▸ **Selected passage**
▼▼▼

Executive Summary: ISG Provider Lens™ Microsoft AI and Cloud Ecosystem - Australia 2025
The individual quadrant reports are available at:
ISG Provider Lens™ Microsoft AI and Cloud Ecosystem - Managed Services for Azure - Australia 2025
ISG Provider Lens™ Microsoft AI and Cloud Ecosystem - Microsoft 365 Services - Australia 2025
ISG Provider Lens™ Microsoft AI and Cloud Ecosystem - Power Platform Services - Australia 2025
Australian firms seek controlled costs, better security and increased business value from cloud investments
Australia is a mature, highly competitive market with a large number of well-established Microsoft-certified service providers, both local and global. However, as market dynamics continue to evolve, customer demands and expectations are changing, which affects service delivery requirements.

▲▲▲

Scene geometry reasoning data:
▼▼▼

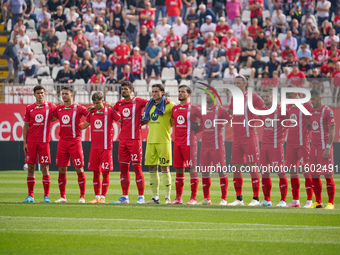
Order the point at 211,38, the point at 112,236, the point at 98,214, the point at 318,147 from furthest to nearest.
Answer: the point at 211,38 < the point at 318,147 < the point at 98,214 < the point at 112,236

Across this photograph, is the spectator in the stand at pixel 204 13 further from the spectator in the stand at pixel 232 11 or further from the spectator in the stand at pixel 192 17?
the spectator in the stand at pixel 232 11

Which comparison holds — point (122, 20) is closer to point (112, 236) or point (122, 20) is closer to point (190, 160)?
point (190, 160)

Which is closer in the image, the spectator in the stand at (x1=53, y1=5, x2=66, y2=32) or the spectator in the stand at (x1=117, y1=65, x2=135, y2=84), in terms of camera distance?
the spectator in the stand at (x1=117, y1=65, x2=135, y2=84)

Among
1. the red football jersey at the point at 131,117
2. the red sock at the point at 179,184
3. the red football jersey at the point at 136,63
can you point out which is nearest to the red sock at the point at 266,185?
the red sock at the point at 179,184

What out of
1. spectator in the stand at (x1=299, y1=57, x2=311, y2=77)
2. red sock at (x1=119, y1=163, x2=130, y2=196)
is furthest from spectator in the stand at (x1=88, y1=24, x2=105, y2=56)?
red sock at (x1=119, y1=163, x2=130, y2=196)

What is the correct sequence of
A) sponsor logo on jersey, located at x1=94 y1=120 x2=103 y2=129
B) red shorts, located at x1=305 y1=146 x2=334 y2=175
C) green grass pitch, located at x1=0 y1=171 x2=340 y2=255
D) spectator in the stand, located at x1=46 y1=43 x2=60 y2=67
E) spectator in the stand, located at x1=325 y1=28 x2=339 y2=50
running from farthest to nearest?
spectator in the stand, located at x1=325 y1=28 x2=339 y2=50 → spectator in the stand, located at x1=46 y1=43 x2=60 y2=67 → sponsor logo on jersey, located at x1=94 y1=120 x2=103 y2=129 → red shorts, located at x1=305 y1=146 x2=334 y2=175 → green grass pitch, located at x1=0 y1=171 x2=340 y2=255

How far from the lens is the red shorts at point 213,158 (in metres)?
13.0

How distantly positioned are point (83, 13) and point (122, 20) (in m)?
1.82

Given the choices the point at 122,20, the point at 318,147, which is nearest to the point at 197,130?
the point at 318,147

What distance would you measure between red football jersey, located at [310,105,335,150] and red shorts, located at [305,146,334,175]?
137mm

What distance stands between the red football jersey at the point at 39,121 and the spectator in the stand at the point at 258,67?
11.8 metres

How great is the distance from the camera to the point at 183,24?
89.4 feet

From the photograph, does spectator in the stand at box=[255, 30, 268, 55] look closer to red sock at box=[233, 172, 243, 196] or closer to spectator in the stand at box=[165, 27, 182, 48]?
spectator in the stand at box=[165, 27, 182, 48]

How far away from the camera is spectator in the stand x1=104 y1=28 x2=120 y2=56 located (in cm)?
2653
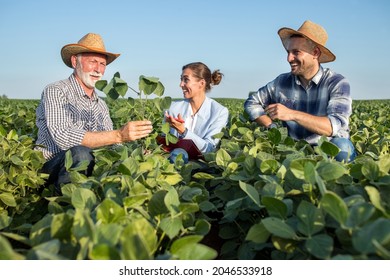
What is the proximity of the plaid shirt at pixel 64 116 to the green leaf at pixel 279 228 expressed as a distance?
2099 mm

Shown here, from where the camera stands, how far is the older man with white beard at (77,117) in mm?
→ 2982

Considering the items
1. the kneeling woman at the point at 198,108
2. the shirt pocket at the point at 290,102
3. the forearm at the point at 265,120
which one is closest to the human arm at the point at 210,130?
the kneeling woman at the point at 198,108

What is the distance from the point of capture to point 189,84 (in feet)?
13.4

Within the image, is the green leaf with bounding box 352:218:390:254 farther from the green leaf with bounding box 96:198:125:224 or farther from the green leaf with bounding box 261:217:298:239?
the green leaf with bounding box 96:198:125:224

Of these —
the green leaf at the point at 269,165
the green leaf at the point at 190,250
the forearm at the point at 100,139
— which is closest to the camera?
the green leaf at the point at 190,250

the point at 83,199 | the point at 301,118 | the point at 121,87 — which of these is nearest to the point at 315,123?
the point at 301,118

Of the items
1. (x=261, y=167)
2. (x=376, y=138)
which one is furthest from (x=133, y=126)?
(x=376, y=138)

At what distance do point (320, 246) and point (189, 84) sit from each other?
3.00 metres

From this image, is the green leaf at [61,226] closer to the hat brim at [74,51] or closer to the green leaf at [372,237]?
the green leaf at [372,237]

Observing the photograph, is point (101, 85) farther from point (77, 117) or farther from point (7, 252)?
point (7, 252)

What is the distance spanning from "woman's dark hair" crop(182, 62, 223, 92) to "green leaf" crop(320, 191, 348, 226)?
10.0ft

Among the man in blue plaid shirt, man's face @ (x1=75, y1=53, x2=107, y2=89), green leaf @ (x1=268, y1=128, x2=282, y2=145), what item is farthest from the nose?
man's face @ (x1=75, y1=53, x2=107, y2=89)

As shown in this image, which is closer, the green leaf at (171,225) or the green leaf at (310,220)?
A: the green leaf at (310,220)
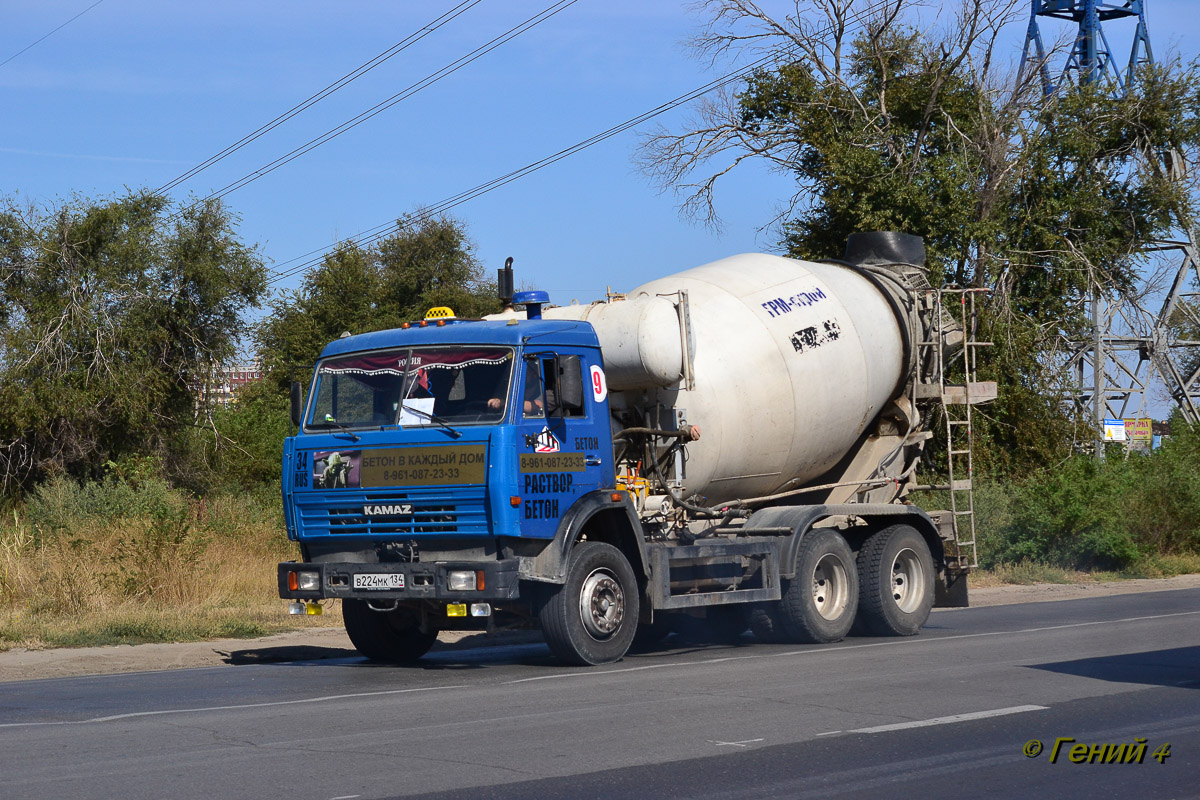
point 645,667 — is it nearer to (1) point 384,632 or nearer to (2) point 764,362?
(1) point 384,632

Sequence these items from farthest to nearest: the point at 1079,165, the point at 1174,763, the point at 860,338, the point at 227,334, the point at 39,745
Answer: the point at 1079,165 < the point at 227,334 < the point at 860,338 < the point at 39,745 < the point at 1174,763

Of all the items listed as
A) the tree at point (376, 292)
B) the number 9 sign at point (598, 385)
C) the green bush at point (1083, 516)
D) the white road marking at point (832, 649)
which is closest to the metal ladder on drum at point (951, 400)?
the white road marking at point (832, 649)

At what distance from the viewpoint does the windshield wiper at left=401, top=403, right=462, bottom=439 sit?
1062cm

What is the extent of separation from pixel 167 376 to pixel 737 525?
1380cm

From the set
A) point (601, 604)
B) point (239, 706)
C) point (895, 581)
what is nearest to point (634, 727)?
point (239, 706)

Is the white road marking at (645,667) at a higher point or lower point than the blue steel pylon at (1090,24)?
lower

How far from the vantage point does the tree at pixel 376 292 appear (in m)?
38.1

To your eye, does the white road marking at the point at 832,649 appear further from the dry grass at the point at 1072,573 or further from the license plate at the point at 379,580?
the dry grass at the point at 1072,573

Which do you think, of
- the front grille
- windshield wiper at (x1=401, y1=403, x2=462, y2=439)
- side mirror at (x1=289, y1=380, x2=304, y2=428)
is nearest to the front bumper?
the front grille

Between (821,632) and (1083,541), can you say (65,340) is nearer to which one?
(821,632)

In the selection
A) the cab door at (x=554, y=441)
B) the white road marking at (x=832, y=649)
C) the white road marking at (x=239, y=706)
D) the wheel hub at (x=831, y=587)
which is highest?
the cab door at (x=554, y=441)

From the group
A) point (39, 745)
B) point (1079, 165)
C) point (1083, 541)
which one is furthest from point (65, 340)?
point (1079, 165)

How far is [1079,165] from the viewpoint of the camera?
29.8 metres

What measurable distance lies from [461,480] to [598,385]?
5.99 ft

▲▲▲

▸ **Questions on the material**
a) According to the executive summary on Australia's Microsoft AI and cloud ecosystem, what do Australian firms seek from their cloud investments?
b) Resume the executive summary on Australia's Microsoft AI and cloud ecosystem after its final sentence.
This listing has no connection to the executive summary on Australia's Microsoft AI and cloud ecosystem.

▸ **Outputs in order**
a) Controlled costs, better security and increased business value.

b)
Australia’s IT spending is poised for increased growth in 2025 after several years of conservative tech spending among
organisations worried about macroeconomic uncertainty (both local and global) and pressures on revenue growth and margins. The uptick in tech spending for 2025, especially the spending related to the Microsoft AI and Cloud ecosystem, is mainly driven by investments in cybersecurity, cloud-enabled (and AI-fuelled) innovation and digital transformation and infrastructure modernisation, particularly hardware/device refresh initiatives as Windows 10 approaches the end of life. Australian enterprises continue to seek opportunities to increase visibility, predictability and control over cloud costs, driving ongoing demand for solutions and services that target increased utilisation, measurable business outcomes and value delivery, cost optimisation and governance and end-to-end security on Microsoft Cloud.
Business and technology trends are driving Microsoft to evolve its product set and forcing providers to keep pace with their service offerings around the Microsoft 365 Services suite and the Modern Workplace, Managed Services for Azure, Power Platform and AI services.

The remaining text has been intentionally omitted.